--- start Text extract ---

Right now, an insurer is launching a product before lunch

Somewhere a carrier is configuring a new policy line in an afternoon. No eighteen-month roadmap. No committee. No mainframe specialist flown in from a city you have to look up. The system underneath that carrier is built by EIS Ltd, and that is the whole point of the company - to make the previous sentence unremarkable.

EIS Group - registered as EIS Ltd, headquartered at 4 Embarcadero Center in San Francisco - sells the plumbing of modern insurance. Policy administration, billing, claims, customer management. The deeply unglamorous machinery that decides whether your claim takes ten minutes or ten days. About 1,500 people build it. Insurers on four continents run it. Most people who interact with it will never know its name, which is more or less how core software likes it.

"EIS coretech empowers you to develop, deploy, and reliably manage effective products and services to meet evolving customer demands and market shifts."

- EIS Group, on what coretech is supposed to do
The Problem They Saw

Insurance ran on software older than its customers

Here is the awkward truth the industry rarely says out loud: a great deal of the world's insurance still runs on systems designed when fax machines were a competitive advantage. These legacy cores are reliable in the way a vault is reliable - nothing gets out, including good ideas. Changing a product means changing the mainframe. Changing the mainframe means a project plan measured in seasons.

--- end Text extract ---
--- start Dataset extract ---

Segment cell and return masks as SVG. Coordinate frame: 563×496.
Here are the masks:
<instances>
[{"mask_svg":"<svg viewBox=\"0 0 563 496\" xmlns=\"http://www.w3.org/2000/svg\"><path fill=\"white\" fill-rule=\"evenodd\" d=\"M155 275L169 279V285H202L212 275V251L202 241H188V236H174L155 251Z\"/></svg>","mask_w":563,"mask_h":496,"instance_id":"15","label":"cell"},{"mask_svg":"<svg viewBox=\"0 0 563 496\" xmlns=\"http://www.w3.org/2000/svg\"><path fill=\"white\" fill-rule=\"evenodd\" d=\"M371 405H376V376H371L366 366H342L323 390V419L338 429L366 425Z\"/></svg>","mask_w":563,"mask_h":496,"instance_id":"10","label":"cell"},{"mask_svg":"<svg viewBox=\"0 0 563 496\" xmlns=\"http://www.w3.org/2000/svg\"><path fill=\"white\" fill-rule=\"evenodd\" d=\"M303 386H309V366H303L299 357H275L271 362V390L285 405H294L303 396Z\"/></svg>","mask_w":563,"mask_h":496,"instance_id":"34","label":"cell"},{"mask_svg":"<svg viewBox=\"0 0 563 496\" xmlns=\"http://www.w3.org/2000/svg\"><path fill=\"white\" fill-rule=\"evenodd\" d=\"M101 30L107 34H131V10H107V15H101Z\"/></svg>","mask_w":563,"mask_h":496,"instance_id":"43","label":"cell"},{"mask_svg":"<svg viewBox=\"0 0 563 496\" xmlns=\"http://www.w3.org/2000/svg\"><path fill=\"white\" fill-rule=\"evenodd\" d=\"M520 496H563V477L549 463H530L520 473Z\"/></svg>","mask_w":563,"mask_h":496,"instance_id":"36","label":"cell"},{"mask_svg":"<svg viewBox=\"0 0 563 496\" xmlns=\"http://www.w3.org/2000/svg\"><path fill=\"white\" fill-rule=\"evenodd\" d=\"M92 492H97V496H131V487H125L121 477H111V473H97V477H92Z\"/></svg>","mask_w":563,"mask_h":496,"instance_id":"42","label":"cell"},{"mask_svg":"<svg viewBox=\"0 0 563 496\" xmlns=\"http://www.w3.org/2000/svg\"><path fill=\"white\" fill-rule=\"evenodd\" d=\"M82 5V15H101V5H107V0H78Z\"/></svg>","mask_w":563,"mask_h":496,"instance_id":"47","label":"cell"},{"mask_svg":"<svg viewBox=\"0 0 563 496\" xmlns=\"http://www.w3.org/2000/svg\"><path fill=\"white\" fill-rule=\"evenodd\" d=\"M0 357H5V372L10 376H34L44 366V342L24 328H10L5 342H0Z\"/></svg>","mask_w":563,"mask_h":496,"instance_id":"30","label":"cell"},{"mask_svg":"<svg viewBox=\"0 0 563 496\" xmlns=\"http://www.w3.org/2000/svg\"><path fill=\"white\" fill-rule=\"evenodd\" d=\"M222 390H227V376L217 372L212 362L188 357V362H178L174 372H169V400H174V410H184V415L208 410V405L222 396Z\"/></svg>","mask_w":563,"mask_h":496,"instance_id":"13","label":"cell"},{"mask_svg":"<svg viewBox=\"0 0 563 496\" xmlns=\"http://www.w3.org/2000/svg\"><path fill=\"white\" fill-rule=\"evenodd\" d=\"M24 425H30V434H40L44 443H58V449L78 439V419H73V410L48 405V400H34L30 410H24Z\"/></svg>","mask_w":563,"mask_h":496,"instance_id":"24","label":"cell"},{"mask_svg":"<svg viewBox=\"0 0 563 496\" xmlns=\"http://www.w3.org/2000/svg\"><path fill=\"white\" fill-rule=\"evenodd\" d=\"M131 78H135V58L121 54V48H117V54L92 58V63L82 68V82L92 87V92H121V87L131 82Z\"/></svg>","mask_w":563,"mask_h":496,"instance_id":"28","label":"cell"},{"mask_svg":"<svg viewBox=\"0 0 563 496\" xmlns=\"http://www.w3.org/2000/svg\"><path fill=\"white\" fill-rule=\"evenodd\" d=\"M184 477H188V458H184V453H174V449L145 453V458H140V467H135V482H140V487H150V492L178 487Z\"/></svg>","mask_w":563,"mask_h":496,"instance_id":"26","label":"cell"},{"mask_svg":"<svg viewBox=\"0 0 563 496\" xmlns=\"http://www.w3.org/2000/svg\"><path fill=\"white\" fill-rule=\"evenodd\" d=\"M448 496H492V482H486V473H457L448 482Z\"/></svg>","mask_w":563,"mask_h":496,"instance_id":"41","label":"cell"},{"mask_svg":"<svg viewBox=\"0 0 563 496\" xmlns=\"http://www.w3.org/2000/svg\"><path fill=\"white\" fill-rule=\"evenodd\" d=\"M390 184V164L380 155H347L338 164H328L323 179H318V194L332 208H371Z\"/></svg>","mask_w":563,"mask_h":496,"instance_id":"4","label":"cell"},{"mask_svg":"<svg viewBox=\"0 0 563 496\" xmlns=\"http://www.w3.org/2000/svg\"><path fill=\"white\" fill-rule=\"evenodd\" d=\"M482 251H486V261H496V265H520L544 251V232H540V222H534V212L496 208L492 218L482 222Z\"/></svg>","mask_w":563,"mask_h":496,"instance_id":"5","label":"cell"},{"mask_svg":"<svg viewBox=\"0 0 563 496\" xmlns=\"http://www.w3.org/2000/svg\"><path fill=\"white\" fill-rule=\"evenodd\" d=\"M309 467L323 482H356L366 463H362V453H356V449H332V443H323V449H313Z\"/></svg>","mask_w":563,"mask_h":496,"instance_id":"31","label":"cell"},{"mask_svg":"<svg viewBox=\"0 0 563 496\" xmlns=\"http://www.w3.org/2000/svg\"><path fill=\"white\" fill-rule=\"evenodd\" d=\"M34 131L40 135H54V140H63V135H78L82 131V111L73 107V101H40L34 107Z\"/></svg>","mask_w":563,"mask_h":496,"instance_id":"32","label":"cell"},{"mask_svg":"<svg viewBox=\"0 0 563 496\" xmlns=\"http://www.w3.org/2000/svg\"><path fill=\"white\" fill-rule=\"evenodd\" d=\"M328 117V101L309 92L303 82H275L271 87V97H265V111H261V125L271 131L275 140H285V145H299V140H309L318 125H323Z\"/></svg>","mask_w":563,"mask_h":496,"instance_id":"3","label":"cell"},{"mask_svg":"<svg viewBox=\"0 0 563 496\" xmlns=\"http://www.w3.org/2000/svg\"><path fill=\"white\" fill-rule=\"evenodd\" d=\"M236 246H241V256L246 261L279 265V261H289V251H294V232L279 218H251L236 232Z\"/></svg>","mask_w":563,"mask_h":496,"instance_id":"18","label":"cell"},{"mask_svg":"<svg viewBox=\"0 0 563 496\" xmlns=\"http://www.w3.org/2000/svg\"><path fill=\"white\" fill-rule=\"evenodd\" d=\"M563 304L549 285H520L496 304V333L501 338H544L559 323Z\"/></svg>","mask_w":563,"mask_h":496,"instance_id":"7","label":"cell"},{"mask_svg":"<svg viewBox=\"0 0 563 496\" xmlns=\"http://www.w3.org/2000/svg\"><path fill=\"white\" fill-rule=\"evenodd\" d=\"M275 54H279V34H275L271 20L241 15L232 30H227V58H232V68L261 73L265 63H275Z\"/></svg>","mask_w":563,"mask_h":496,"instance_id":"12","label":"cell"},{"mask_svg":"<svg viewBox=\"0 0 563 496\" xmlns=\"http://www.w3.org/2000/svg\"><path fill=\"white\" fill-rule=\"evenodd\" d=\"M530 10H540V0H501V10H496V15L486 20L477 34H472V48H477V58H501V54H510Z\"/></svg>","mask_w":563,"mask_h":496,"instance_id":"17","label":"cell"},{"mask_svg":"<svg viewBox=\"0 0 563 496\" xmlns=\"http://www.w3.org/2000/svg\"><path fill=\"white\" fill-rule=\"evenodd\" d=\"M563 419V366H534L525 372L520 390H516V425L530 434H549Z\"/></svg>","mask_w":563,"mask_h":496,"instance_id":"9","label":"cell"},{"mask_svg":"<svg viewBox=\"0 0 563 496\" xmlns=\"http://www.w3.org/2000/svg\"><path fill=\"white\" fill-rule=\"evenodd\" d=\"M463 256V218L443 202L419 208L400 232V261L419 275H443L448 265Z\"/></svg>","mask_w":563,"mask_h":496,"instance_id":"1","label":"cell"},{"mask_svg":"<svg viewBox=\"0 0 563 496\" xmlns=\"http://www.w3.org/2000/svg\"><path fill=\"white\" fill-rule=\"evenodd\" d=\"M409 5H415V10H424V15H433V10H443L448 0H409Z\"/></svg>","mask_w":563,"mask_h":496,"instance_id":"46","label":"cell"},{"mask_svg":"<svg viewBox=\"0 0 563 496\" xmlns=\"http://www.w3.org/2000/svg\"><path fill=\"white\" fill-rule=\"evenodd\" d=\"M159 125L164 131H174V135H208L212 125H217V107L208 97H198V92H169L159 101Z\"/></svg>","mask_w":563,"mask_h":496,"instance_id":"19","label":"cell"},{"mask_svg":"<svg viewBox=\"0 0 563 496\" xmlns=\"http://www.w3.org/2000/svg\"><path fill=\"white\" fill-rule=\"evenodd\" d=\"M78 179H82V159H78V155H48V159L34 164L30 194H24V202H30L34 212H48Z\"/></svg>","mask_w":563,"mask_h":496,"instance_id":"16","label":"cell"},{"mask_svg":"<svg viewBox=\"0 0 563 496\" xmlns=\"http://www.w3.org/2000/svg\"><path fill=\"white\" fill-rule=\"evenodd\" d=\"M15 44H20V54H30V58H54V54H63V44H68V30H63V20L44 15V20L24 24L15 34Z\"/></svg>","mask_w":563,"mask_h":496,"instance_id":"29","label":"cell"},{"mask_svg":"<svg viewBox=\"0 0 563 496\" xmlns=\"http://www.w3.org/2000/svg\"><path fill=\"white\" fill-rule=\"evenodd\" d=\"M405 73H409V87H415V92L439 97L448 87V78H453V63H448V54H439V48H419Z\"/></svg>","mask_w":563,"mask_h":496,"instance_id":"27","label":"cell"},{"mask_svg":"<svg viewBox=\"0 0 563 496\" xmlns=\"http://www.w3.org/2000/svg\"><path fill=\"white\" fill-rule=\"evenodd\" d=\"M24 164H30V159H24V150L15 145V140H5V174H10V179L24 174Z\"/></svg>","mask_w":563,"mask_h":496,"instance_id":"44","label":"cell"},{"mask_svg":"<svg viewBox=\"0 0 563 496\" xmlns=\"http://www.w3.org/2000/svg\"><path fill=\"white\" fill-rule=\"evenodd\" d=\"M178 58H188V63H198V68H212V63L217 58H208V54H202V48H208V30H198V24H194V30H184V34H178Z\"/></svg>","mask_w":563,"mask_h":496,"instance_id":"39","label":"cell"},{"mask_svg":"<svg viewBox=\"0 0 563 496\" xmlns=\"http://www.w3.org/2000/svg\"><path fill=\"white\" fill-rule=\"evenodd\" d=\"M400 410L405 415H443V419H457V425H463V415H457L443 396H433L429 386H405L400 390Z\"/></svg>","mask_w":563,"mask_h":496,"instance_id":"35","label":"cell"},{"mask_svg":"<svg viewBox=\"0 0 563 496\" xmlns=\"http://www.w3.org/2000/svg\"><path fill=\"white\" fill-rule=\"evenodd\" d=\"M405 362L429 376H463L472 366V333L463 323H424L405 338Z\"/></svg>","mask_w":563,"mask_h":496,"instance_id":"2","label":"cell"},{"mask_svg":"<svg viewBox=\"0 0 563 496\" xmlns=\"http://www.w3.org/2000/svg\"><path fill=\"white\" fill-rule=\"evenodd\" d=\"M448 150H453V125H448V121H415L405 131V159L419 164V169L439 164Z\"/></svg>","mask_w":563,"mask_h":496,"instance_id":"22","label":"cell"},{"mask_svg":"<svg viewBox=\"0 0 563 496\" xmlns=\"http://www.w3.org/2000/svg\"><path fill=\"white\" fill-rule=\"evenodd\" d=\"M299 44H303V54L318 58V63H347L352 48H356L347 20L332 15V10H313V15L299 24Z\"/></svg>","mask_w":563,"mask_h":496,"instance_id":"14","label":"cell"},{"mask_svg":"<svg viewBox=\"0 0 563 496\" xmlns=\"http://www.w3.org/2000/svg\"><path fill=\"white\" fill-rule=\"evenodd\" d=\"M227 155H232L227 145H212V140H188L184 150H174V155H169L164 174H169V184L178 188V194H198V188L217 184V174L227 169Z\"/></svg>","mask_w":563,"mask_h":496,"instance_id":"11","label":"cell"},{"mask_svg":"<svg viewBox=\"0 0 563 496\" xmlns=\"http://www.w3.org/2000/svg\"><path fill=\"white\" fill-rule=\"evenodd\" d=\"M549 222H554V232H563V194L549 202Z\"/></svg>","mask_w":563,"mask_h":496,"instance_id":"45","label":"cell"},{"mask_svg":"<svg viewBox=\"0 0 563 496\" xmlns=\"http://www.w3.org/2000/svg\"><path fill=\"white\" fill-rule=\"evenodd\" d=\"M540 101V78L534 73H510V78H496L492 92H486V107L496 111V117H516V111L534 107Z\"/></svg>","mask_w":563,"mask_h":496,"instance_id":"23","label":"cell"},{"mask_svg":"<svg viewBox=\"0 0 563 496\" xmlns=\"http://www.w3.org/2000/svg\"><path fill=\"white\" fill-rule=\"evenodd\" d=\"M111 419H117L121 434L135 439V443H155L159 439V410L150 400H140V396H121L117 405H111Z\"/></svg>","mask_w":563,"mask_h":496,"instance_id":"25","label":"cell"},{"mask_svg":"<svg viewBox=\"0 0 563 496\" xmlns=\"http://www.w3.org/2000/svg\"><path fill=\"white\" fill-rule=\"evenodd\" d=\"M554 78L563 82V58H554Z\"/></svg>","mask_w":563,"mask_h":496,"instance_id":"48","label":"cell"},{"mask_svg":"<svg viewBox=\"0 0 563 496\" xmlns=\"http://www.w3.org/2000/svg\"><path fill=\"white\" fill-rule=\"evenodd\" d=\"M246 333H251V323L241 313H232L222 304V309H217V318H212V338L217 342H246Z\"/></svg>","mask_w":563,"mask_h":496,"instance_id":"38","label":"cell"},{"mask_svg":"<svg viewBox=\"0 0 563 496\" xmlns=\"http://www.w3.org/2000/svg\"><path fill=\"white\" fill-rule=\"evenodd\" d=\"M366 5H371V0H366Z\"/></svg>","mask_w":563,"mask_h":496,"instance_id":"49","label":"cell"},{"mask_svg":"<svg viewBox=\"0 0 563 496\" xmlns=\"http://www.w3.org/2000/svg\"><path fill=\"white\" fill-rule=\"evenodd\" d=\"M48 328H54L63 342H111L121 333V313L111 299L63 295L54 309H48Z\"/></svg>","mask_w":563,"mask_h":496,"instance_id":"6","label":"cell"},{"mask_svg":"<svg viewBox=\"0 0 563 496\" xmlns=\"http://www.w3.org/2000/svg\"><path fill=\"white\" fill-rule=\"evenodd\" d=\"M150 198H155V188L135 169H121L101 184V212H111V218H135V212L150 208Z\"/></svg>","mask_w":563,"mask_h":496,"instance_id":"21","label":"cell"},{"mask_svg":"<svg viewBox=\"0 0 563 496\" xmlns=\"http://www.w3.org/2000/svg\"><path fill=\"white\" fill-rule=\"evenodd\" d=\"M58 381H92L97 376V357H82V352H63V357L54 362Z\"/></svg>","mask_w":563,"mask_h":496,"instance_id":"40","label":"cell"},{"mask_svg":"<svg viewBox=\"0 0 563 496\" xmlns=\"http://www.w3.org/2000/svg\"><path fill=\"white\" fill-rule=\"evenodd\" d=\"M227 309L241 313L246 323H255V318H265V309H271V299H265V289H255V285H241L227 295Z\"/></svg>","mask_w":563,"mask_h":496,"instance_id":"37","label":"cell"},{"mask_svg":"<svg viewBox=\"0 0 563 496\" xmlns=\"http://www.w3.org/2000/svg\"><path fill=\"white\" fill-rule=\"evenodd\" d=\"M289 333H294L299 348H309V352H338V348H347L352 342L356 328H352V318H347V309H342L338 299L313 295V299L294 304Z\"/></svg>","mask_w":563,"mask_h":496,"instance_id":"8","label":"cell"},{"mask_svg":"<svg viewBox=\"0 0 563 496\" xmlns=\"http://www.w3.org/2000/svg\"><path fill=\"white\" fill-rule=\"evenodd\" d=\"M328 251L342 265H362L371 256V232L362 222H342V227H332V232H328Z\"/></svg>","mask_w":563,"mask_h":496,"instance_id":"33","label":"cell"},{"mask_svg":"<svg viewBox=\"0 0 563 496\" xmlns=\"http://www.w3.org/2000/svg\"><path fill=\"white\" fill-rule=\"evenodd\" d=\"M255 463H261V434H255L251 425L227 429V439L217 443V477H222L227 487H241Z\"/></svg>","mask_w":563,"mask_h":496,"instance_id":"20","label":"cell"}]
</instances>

--- end Dataset extract ---

Things to do:
1) Based on the EIS Group profile, say whether each statement agrees with it, answering yes or no and quoting the words that decide it: (a) The company is headquartered in San Francisco. (b) About 15,000 people build the company's software. (c) Insurers on four continents run the company's system.
2) Reproduce the passage of the EIS Group profile between "Here is the" and "measured in seasons.", inclusive.

Task responses:
1)
(a) Yes: "headquartered at 4 Embarcadero Center in San Francisco"
(b) No: "About 1,500 people build it."
(c) Yes: "Insurers on four continents run it."

2)
Here is the awkward truth the industry rarely says out loud: a great deal of the world's insurance still runs on systems designed when fax machines were a competitive advantage. These legacy cores are reliable in the way a vault is reliable - nothing gets out, including good ideas. Changing a product means changing the mainframe. Changing the mainframe means a project plan measured in seasons.